--- Provided entries ---
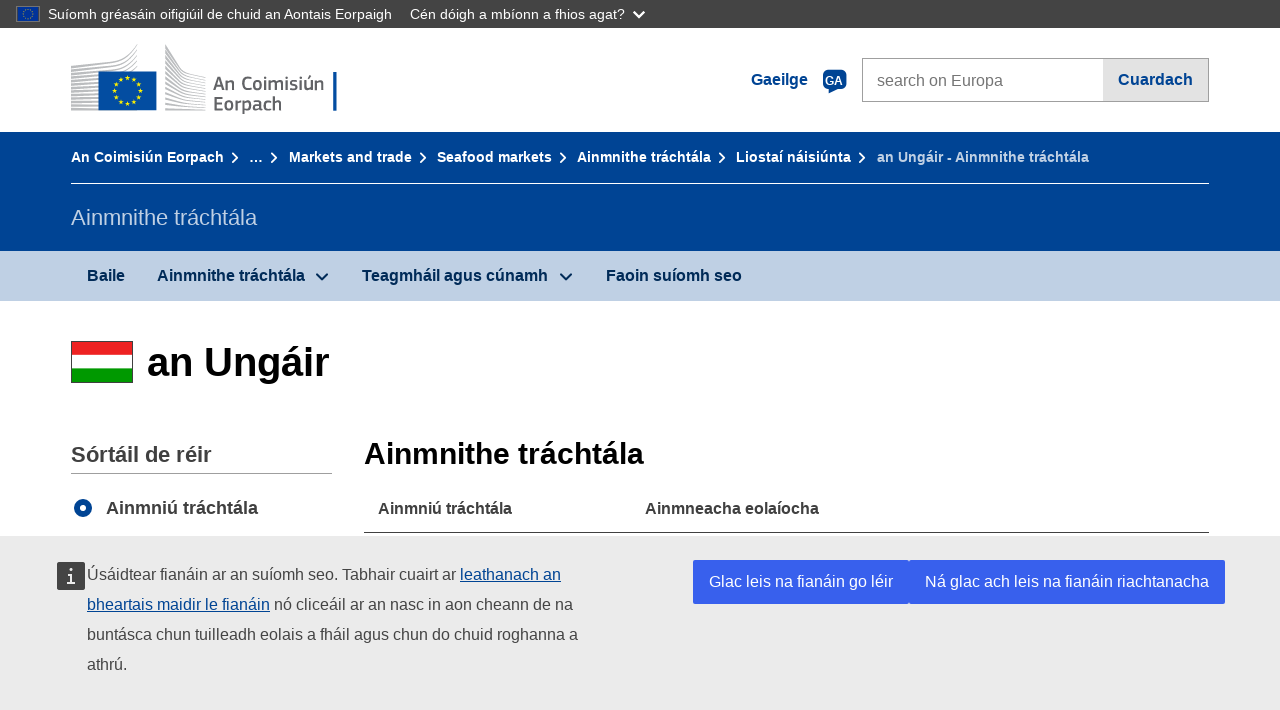

--- FILE ---
content_type: image/svg+xml
request_url: https://cdn4.fpfis.tech.ec.europa.eu/ecl/v1.15.0/ec-preset-website/images/radio-checked--blue.svg
body_size: 355
content:
<svg id="Layer_1" xmlns="http://www.w3.org/2000/svg" viewBox="0 0 18 18"><style>.st0{fill:#004494}.st1{fill:#fff}</style><title>Group</title><g id="Form-"><g id="Desktop-1170px" transform="translate(-130 -390)"><g id="Radio-button-selecte-_x2B_-Oval-1-_x2B_-Oval-1" transform="translate(131 390)"><g id="Group" transform="translate(0 1)"><ellipse id="Oval-1" class="st0" cx="8" cy="8" rx="9" ry="9"/><circle id="Oval-1_1_" class="st1" cx="8" cy="8" r="3"/></g></g></g></g></svg>

--- FILE ---
content_type: image/svg+xml
request_url: https://cdn4.fpfis.tech.ec.europa.eu/ecl/v1.15.0/ec-preset-website/images/radio-unchecked.svg
body_size: 373
content:
<svg id="Layer_1" xmlns="http://www.w3.org/2000/svg" viewBox="0 0 18 18"><style>.st0{fill:#fff}.st1{fill:#b3b4b5}</style><title>Oval 1</title><g id="Form-"><g id="Desktop-1170px" transform="translate(-130 -354)"><g id="Radio-button-unselec" transform="translate(131 354)"><g id="Oval-1"><circle class="st0" cx="8" cy="9" r="7.8"/><path class="st1" d="M8 2.4c3.6 0 6.6 3 6.6 6.6s-3 6.6-6.6 6.6-6.6-3-6.6-6.6 3-6.6 6.6-6.6M8 0C3.1 0-1 4.1-1 9s4.1 9 9 9 9-4.1 9-9-4.1-9-9-9z"/></g></g></g></g></svg>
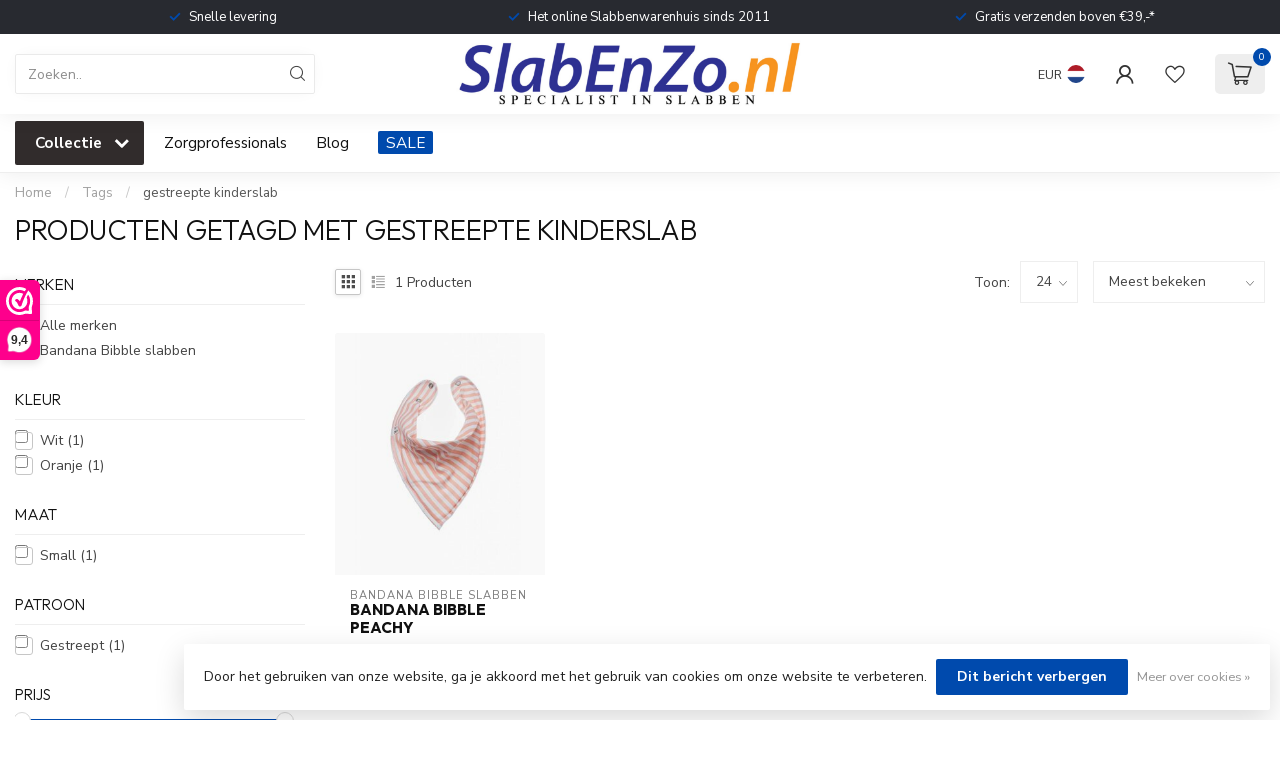

--- FILE ---
content_type: text/javascript;charset=utf-8
request_url: https://www.slabenzo.nl/nl/services/stats/pageview.js
body_size: -412
content:
// SEOshop 21-01-2026 06:05:50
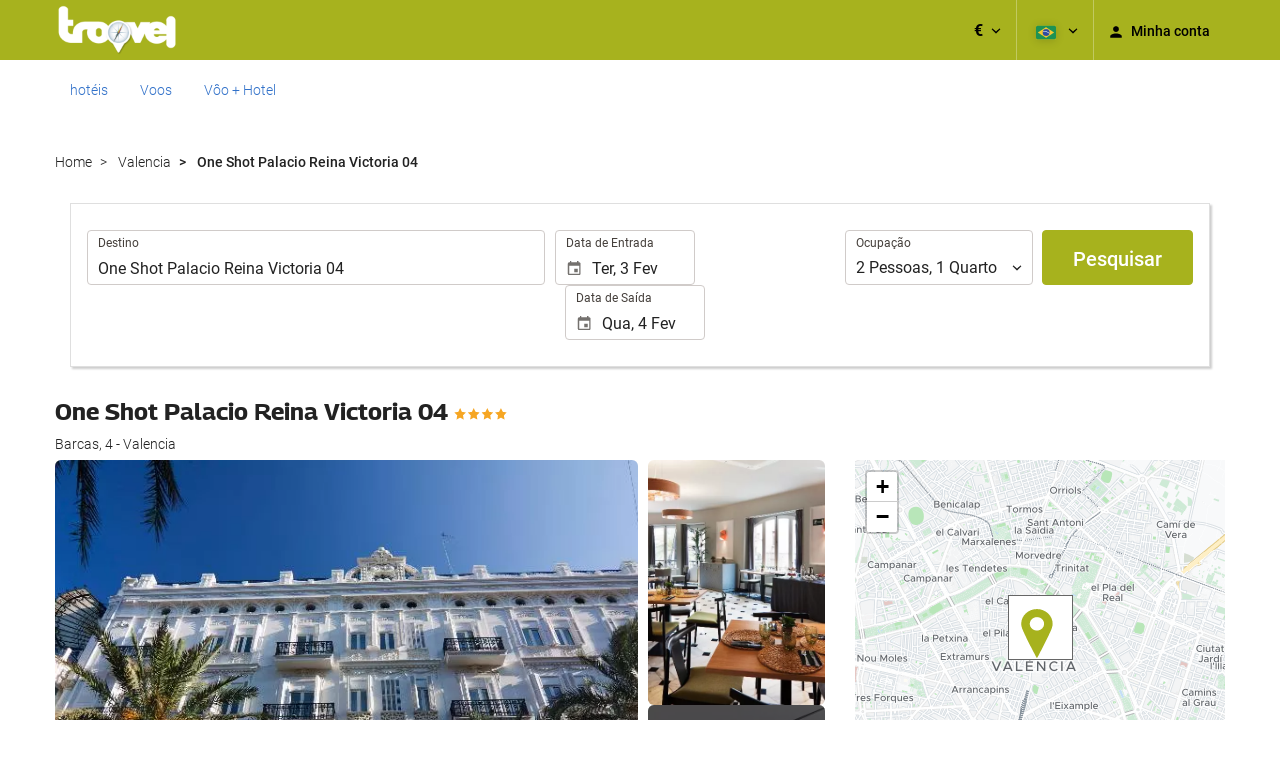

--- FILE ---
content_type: text/javascript
request_url: https://eur3.otcdn.com/headers/widgets/hotelamenitieswidget/js/hotelamenitieswidget.js?v=1749488647
body_size: -39
content:
$(".amenities_list").find(".dst-clk-view a").off().on("click",function(d){d.preventDefault();var a=$(this).hasClass("dst-show-more"),b=$(this).parent();b.find(".dst-show-more").toggleClass("hidden",a);b.find(".dst-show-less").toggleClass("hidden",!a);var f=b.parent().find(".dst-ctnr-showmore"),c="viewMore_amme_cont";f.toggleClass(c,!a)});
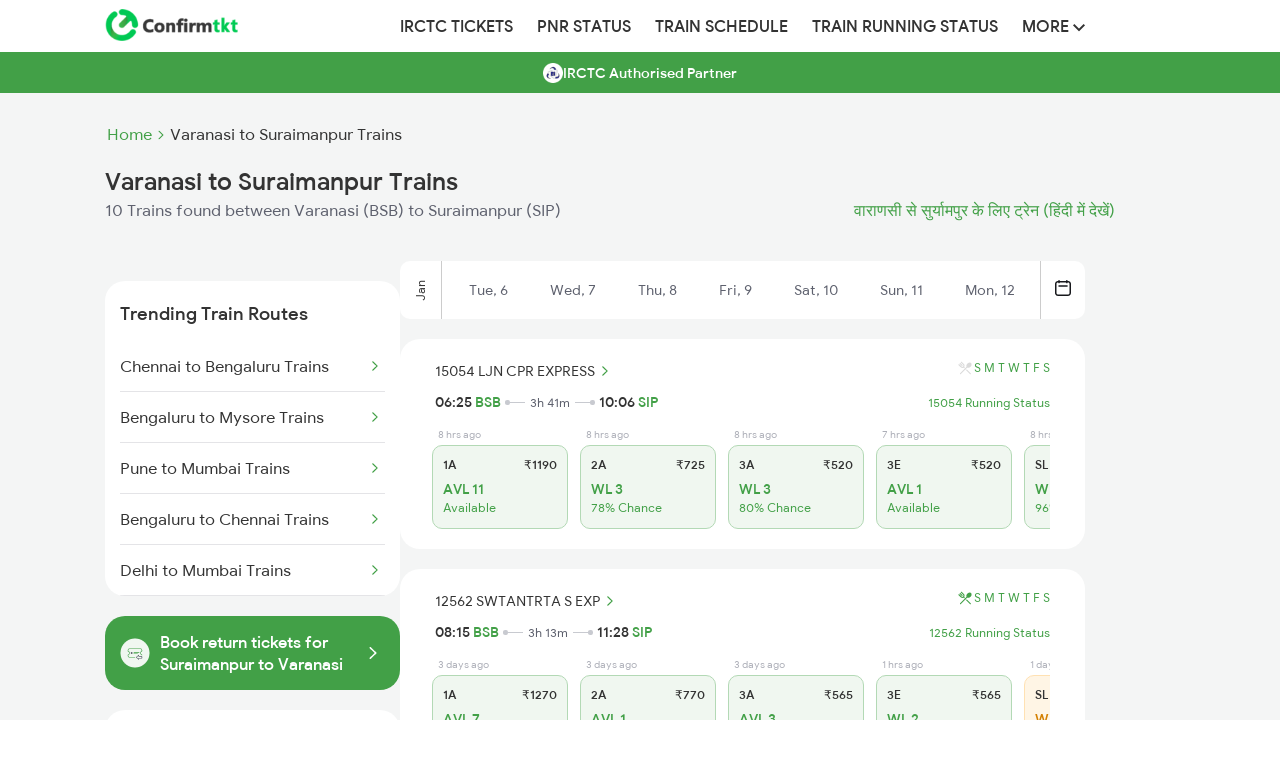

--- FILE ---
content_type: image/svg+xml
request_url: https://cdn.confirmtkt.com/img/icons/iui/expand_less.svg
body_size: 510
content:
<svg width="24" height="24" viewBox="0 0 24 24" fill="none" xmlns="http://www.w3.org/2000/svg">
  <path fill-rule="evenodd" clip-rule="evenodd" d="M6.22925 15.2875C5.93101 14.997 5.92267 14.5176 6.21062 14.2167L11.46 8.73129C11.6014 8.58348 11.7964 8.5 12 8.5C12.2036 8.5 12.3986 8.58348 12.54 8.73129L17.7894 14.2167C18.0773 14.5176 18.069 14.997 17.7707 15.2875C17.4725 15.578 16.9973 15.5696 16.7094 15.2687L12 10.3476L7.29063 15.2687C7.00269 15.5696 6.52749 15.578 6.22925 15.2875Z" fill="#1D263C"/>
</svg>

--- FILE ---
content_type: image/svg+xml
request_url: https://cdn.confirmtkt.com/img/icons/iui/chevron_right.svg
body_size: 511
content:
<svg width="24" height="24" viewBox="0 0 24 24" fill="none" xmlns="http://www.w3.org/2000/svg">
  <path fill-rule="evenodd" clip-rule="evenodd" d="M8.71249 6.22925C9.003 5.93101 9.48243 5.92267 9.78332 6.21062L15.2687 11.46C15.4165 11.6014 15.5 11.7964 15.5 12C15.5 12.2036 15.4165 12.3986 15.2687 12.54L9.78332 17.7894C9.48243 18.0773 9.003 18.069 8.71249 17.7707C8.42198 17.4725 8.4304 16.9973 8.73129 16.7094L13.6524 12L8.73129 7.29063C8.4304 7.00269 8.42198 6.52749 8.71249 6.22925Z" fill="#1D263C"/>
</svg>

--- FILE ---
content_type: image/svg+xml
request_url: https://cdn.confirmtkt.com/img/icons/ic_return_trip.svg
body_size: 1116
content:
<svg width="30" height="31" viewBox="0 0 30 31" fill="none" xmlns="http://www.w3.org/2000/svg">
  <circle cx="15" cy="15.5" r="15" fill="#F0F7F0"/>
  <path d="M11.537 16.5396C12.1054 16.5396 12.5653 16.0774 12.5653 15.5069C12.5653 14.9363 12.1054 14.4741 11.537 14.4741C10.9686 14.4741 10.5088 14.9363 10.5088 15.5069C10.5088 16.0774 10.9686 16.5396 11.537 16.5396Z" fill="#5E616E"/>
  <path fill-rule="evenodd" clip-rule="evenodd" d="M18.6317 19.3529V18.3912L16.7784 19.9606L18.6317 21.4611V20.5902H21.835V19.3529H18.6317ZM19.255 17.5787C19.255 17.3672 19.0099 17.2521 18.8493 17.3881L16.0289 19.7766C15.9097 19.8775 15.9118 20.063 16.0331 20.1613L18.8535 22.4446C19.0151 22.5754 19.255 22.4594 19.255 22.2505V21.2161H21.9645C22.2372 21.2161 22.4582 20.9932 22.4582 20.7183V19.2248C22.4582 18.9498 22.2372 18.727 21.9645 18.727H19.255V17.5787Z" fill="#5E616E"/>
  <path d="M7.5 12.7529C7.5 11.6467 8.39294 10.75 9.49443 10.75L20.4638 10.75C21.5653 10.75 22.4582 11.6467 22.4582 12.7529V13.53C22.4582 13.8065 22.2292 14.0227 21.968 14.1104C21.3681 14.3117 20.9364 14.8726 20.9364 15.5329C20.9364 16.1932 21.3681 16.7541 21.968 16.9555C22.2292 17.0431 22.4582 17.2593 22.4582 17.5358V17.6825C22.4582 17.8546 22.3258 17.992 22.1538 17.9851C21.9817 17.9782 21.835 17.8364 21.835 17.6642V17.5824C21.8313 17.5796 21.827 17.5766 21.822 17.5734C21.8071 17.564 21.7893 17.5554 21.7705 17.5491C20.9295 17.2668 20.3132 16.4762 20.3132 15.5329C20.3132 14.5896 20.9295 13.799 21.7705 13.5167C21.7893 13.5104 21.8071 13.5019 21.822 13.4924C21.827 13.4892 21.8313 13.4862 21.835 13.4834V12.7529C21.835 11.9924 21.2211 11.3759 20.4638 11.3759L9.49443 11.3759C8.73715 11.3759 8.12326 11.9924 8.12326 12.7529L8.12326 13.4834C8.12691 13.4862 8.13121 13.4892 8.13623 13.4924C8.15116 13.5019 8.1689 13.5104 8.18775 13.5167C9.0287 13.799 9.64503 14.5896 9.64503 15.5329C9.64503 16.4762 9.0287 17.2668 8.18775 17.5491C8.1689 17.5554 8.15116 17.564 8.13623 17.5734C8.13121 17.5766 8.12691 17.5796 8.12326 17.5824V18.2609C8.12326 19.0214 8.73715 19.6379 9.49443 19.6379H14.9239C15.0826 19.6379 15.1947 19.7974 15.1929 19.956C15.1912 20.1113 15.0801 20.2638 14.9249 20.2638H9.49443C8.39294 20.2638 7.5 19.3671 7.5 18.2609V17.5358C7.5 17.2593 7.729 17.0431 7.99017 16.9555C8.59013 16.7541 9.02177 16.1932 9.02177 15.5329C9.02177 14.8726 8.59013 14.3117 7.99018 14.1104C7.729 14.0227 7.5 13.8065 7.5 13.53L7.5 12.7529Z" fill="#42A047"/>
  <path d="M13.7898 14.5695C13.6177 14.5695 13.4781 14.7096 13.4781 14.8825C13.4781 15.0553 13.6177 15.1954 13.7898 15.1954H19.2319C19.404 15.1954 19.5435 15.0553 19.5435 14.8825C19.5435 14.7096 19.404 14.5695 19.2319 14.5695H13.7898Z" fill="#42A047"/>
  <path d="M13.7898 15.9437C13.6177 15.9437 13.4781 16.0838 13.4781 16.2567C13.4781 16.4295 13.6177 16.5696 13.7898 16.5696H17.6957C17.8678 16.5696 18.0073 16.4295 18.0073 16.2567C18.0073 16.0838 17.8678 15.9437 17.6957 15.9437H13.7898Z" fill="#42A047"/>
</svg>

--- FILE ---
content_type: image/svg+xml
request_url: https://cdn.confirmtkt.com/img/icons/ic_pantry.svg
body_size: 712
content:
<svg width="18" height="18" viewBox="0 0 18 18" fill="none" xmlns="http://www.w3.org/2000/svg">
  <path d="M11.3138 8.64722C12.2345 9.0974 13.5705 8.77427 14.5578 7.78699C15.728 6.61679 15.9651 4.95669 15.0875 4.07905C14.2098 3.2014 12.5497 3.43856 11.3795 4.60875C10.3922 5.59604 10.0691 6.93205 10.5193 7.85266L4.05452 14.3174C3.83511 14.5368 3.83511 14.8926 4.05452 15.112C4.27393 15.3314 4.62967 15.3314 4.84908 15.112L11.3138 8.64722Z" fill="#42A047"/>
  <path d="M2.54722 5.27089C2.32781 5.4903 2.32781 5.84604 2.54722 6.06545L4.76477 8.28301C5.50142 9.01965 6.62221 9.138 7.48229 8.63806L8.07839 9.23416L8.87295 8.4396L8.28231 7.84896C8.80039 6.98549 8.68729 5.84905 7.94301 5.10477L5.72545 2.88721C5.50604 2.6678 5.15031 2.6678 4.93089 2.88721C4.71148 3.10663 4.71148 3.46236 4.9309 3.68177L7.14845 5.89933C7.58727 6.33815 7.58727 7.04962 7.14845 7.48845C6.70963 7.92727 5.99816 7.92727 5.55933 7.48845L3.34178 5.27089C3.12237 5.05148 2.76663 5.05148 2.54722 5.27089Z" fill="#42A047"/>
  <path d="M9.40266 8.9693L10.1972 9.76386L9.40266 10.5584L8.6081 9.76386L9.40266 8.9693Z" fill="#42A047"/>
  <path d="M9.93236 11.0881L10.7269 10.2936L14.7515 14.3181C14.9709 14.5376 14.9709 14.8933 14.7515 15.1127C14.5321 15.3321 14.1764 15.3321 13.9569 15.1127L9.93236 11.0881Z" fill="#42A047"/>
  <path d="M6.47727 6.83848C6.25786 7.05789 5.90212 7.05789 5.68271 6.83848L3.74918 4.90494C3.52976 4.68553 3.52976 4.32979 3.74918 4.11038C3.96859 3.89097 4.32432 3.89097 4.54373 4.11038L6.47727 6.04392C6.69668 6.26333 6.69668 6.61907 6.47727 6.83848Z" fill="#42A047"/>
</svg>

--- Task ---
Give the count of lines above that include the word "images", stating no other information.

--- Solution for this problem ---
2